Personal information
- Nickname: "The Lion of Antwerp"
- Born: 30 July 1952 (age 73) Antwerp, Belgium
- Home town: Itegem, Belgium

Darts information
- Playing darts since: 1972
- Darts: 21g
- Laterality: Right-handed
- Walk-on music: "Good Times" by Jimmy Barnes and INXS

Organisation (see split in darts)
- BDO: 1988–1999

WDF major events – best performances
- World Championship: Quarter-final: 1997
- World Masters: Last 32: 1988, 1993, 1995
- Dutch Open: Winner (1): 1992

Other tournament wins
- Tournament: Years
- Belgium Gold Cup Belgium National Championship Antwerp Open French Open North Holland Open: 1988, 1993, 1996 1989, 1990, 1992 1990 1990, 1992 1995

= Leo Laurens =

Belgian darts player

Leo Laurens (born 30 July 1952) is a Belgian former professional darts player who competed in British Darts Organisation (BDO) events. At the end of 1993, he was number one in the WDF world rankings after all of the BDO's top players broke away to form the World Darts Council (now the Professional Darts Corporation, PDC).

> Directions:
Translate this sentence from the Leo Laurens profile into Spanish: "Leo Laurens (born 30 July 1952) is a Belgian former professional darts player who competed in British Darts Organisation (BDO) events."

> Records:

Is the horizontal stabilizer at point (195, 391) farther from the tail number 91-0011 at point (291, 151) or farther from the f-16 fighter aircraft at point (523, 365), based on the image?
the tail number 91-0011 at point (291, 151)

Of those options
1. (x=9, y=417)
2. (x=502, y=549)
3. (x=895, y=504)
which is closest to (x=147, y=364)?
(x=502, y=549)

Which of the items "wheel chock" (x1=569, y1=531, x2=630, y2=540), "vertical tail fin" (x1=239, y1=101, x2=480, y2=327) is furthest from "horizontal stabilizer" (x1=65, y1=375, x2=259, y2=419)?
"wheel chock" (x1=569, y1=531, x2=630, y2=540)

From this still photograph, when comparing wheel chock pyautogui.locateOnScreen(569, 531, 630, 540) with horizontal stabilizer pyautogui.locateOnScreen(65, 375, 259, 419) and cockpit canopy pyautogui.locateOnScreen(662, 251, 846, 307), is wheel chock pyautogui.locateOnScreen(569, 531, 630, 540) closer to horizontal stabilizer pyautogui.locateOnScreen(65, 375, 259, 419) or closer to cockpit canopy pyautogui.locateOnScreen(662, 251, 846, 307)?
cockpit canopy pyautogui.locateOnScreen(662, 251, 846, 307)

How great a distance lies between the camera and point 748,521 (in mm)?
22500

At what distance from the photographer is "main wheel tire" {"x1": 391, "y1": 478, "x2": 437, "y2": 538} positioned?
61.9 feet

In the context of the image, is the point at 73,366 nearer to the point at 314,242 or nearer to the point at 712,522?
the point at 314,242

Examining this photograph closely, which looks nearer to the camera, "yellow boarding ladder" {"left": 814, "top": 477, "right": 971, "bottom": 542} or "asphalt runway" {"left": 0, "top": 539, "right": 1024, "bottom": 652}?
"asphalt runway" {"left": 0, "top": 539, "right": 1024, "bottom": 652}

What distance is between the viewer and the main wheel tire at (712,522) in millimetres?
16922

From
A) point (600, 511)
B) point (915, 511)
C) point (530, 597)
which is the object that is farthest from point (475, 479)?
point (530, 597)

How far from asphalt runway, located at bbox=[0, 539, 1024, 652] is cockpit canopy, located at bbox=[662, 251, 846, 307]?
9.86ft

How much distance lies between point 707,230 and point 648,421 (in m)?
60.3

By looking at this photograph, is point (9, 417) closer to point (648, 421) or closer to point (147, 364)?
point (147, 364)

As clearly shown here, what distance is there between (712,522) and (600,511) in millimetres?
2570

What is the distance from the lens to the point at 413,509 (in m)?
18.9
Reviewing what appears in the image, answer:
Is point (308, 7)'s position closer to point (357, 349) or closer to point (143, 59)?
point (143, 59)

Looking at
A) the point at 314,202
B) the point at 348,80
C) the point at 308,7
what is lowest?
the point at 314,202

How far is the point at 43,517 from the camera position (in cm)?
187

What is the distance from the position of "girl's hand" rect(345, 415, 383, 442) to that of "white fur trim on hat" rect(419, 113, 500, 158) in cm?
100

> Exercise answer:
Leo Laurens (nacido el 30 de julio de 1952) es un exjugador profesional de dardos belga que compitió en torneos de la British Darts Organisation (BDO).